Check each statement against the SparseVectors.jl page below and answer yes or no, quoting the words that decide it: 1. The package provides two types, SparseVector and SparseVectorView. 2. The package was started in May 2016. 3. Julia base offers extensive support for sparse vectors.
# Excerpt start
## SparseVectors.jl

A Julia package for sparse vectors.
Popularity
10 Stars
Updated Last
10 Months Ago
Started In
May 2015

# SparseVectors

A Julia package to support sparse vectors. ## Overview

Sparse data has become increasingly common in machine learning and related areas. For example, in document analysis, each document is often represented as a sparse vector, which each entry represents the number of occurrences of a certain word. However, the support of sparse vectors remains quite limited in Julia base.

This package provides two types `SparseVector` and `SparseVectorView` and a series of methods to work with sparse vectors. Specifically, this package provides the following functionalities:

• Construction of sparse vectors, either with given non-zero entries or randomly.
# Excerpt end
# Excerpted records start
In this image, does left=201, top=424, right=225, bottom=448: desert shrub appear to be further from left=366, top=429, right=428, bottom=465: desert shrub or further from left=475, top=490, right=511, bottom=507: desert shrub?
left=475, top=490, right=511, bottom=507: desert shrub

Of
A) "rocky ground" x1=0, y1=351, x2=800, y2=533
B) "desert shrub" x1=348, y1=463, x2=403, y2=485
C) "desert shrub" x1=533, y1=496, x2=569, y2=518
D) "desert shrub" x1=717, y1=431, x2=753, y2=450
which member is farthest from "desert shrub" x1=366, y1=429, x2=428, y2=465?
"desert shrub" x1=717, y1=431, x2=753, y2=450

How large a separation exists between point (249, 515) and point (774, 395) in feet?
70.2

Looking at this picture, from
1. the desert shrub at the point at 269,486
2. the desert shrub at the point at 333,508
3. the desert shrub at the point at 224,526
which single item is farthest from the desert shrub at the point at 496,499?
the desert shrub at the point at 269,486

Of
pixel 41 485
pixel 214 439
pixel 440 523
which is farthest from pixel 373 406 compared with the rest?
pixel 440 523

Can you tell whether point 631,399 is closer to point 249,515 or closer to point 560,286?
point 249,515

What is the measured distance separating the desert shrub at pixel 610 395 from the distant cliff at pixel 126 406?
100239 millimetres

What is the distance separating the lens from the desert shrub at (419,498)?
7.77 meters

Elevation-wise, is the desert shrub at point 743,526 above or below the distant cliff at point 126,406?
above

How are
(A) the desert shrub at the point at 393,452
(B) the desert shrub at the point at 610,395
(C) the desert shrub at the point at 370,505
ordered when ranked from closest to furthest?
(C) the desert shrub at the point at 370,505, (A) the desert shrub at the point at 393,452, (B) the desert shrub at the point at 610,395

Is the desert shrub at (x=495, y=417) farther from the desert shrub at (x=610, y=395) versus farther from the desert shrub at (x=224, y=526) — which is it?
# Excerpted records end
**Task response**
1. Yes: "This package provides two types `SparseVector` and `SparseVectorView`"
2. No: "Started In
May 2015"
3. No: "the support of sparse vectors remains quite limited in Julia base."